La réponse humanitaire de l’ONU se poursuit en Haïti en coordination avec les autorités nationales, malgré la situation tendue et volatile sur le terrain, notamment à Port-au-Prince.

L’une des principales activités liées à l’alimentation est la distribution de repas chauds aux personnes déplacées, de nourriture et d’argent à ceux qui en ont besoin et de déjeuners aux écoliers. En mars, PAM a déclaré avoir touché plus de 460 000 personnes dans la capitale et à travers le pays grâce à ces programmes. UNICEF a également fourni une assistance, notamment des repas scolaires.

FAO a une longue tradition de travail avec les agriculteurs et a fourni un soutien essentiel pour les prochaines saisons de plantation, notamment des transferts monétaires, des semences de légumes et des outils pour soutenir les moyens de subsistance agricoles.

L’agence des Nations Unies continue également de soutenir les politiques agricoles nationales dirigées par les Haïtiens et la mise en œuvre de programmes de développement.

Et à long terme ?

En fin de compte, l’objectif, comme dans tout pays sous-développé en crise, est de trouver la voie vers un développement durable à long terme qui passera notamment par la construction de systèmes alimentaires résilients.
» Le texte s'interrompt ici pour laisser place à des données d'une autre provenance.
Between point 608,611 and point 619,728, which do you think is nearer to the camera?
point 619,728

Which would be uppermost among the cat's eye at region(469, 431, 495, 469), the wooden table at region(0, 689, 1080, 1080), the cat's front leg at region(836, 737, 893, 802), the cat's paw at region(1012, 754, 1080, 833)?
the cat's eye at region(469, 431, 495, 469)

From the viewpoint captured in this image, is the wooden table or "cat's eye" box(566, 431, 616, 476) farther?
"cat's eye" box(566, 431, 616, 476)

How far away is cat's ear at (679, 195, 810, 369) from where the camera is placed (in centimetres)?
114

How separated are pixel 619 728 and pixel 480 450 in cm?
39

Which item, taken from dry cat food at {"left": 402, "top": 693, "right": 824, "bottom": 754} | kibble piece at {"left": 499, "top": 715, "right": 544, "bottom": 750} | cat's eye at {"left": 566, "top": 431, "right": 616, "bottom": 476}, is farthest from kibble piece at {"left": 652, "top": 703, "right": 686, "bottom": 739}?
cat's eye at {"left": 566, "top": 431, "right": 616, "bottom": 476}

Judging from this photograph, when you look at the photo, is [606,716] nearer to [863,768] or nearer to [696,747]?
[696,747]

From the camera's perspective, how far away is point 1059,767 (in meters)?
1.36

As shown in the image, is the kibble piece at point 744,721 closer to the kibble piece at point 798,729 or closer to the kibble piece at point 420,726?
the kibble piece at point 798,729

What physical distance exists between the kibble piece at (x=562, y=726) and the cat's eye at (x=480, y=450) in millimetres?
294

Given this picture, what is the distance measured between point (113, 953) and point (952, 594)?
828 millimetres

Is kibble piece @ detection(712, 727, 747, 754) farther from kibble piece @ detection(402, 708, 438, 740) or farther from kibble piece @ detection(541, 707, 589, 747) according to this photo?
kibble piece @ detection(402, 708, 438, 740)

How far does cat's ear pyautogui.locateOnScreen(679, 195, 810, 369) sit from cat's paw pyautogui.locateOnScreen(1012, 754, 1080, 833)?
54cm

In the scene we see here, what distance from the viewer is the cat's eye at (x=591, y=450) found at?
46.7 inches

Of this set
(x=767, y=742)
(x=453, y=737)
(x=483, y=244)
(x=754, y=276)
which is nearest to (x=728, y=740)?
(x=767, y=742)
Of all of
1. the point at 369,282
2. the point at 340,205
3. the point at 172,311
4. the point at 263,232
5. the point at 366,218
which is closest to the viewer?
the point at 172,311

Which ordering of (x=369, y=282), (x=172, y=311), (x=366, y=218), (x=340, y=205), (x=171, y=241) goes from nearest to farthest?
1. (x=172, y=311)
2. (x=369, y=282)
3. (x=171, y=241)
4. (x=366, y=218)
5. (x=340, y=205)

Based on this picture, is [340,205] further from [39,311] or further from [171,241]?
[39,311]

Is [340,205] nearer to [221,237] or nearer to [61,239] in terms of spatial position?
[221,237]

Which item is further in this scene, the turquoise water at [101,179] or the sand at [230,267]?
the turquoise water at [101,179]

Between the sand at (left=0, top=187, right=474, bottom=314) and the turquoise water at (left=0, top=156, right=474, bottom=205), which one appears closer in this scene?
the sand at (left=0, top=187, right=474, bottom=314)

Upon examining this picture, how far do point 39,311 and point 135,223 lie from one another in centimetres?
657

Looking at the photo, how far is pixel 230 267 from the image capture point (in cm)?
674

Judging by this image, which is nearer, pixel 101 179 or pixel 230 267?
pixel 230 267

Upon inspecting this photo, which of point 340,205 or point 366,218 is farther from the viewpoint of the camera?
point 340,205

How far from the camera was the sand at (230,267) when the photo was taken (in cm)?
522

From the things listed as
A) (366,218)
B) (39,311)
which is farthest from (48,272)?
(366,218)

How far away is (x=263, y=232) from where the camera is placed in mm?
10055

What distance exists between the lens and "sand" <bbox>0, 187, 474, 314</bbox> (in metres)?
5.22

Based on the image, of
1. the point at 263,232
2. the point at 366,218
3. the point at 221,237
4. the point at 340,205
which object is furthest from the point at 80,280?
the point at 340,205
C’est une situation compliquée dans un pays si dépendant de l’aide humanitaire fournie par l’ONU et d’autres organisations.

L’objectif est de réduire la dépendance alimentaire à l’égard des importations et de lier les réponses humanitaires à une action à long terme en matière de sécurité alimentaire.

Ainsi, par exemple, PAMLe programme d’alimentation scolaire produit sur place, qui fournit des déjeuners aux élèves, s’engage à acheter tous ses ingrédients localement plutôt que de les importer, une initiative qui soutiendra et encouragera les agriculteurs à cultiver et vendre des cultures qui amélioreront leurs moyens de subsistance et, en retour, dynamiser l’économie locale.

Les fruits du cacao poussent sur un arbre en Haïti.

ONU Haïti/Daniel Dickinson

Les fruits du cacao poussent sur un arbre en Haïti.

L’Organisation internationale du travail (OIT) a travaillé avec des agriculteurs du sud-ouest du pays pour cultiver des fruits à pain hautement nutritifs. Environ 15 tonnes de farine ont été moulues, dont une partie alimente les programmes du PAM.

OIT a également soutenu les producteurs de cacao qui ont exporté 25 tonnes de cette denrée précieuse en 2023.

Les deux initiatives augmenteront les revenus des agriculteurs et amélioreront leur sécurité alimentaire et, selon le chef pays de l’OIT, Fabrice Leclercq, va contribuer « à freiner l’exode rural ».

La plupart conviennent cependant que sans la paix et une société stable et sûre, il y a peu de chances qu’Haïti puisse réduire considérablement sa dépendance à l’égard de l’aide extérieure tout en garantissant que les Haïtiens aient suffisamment à manger.

Publié à l’origine dans The European Times.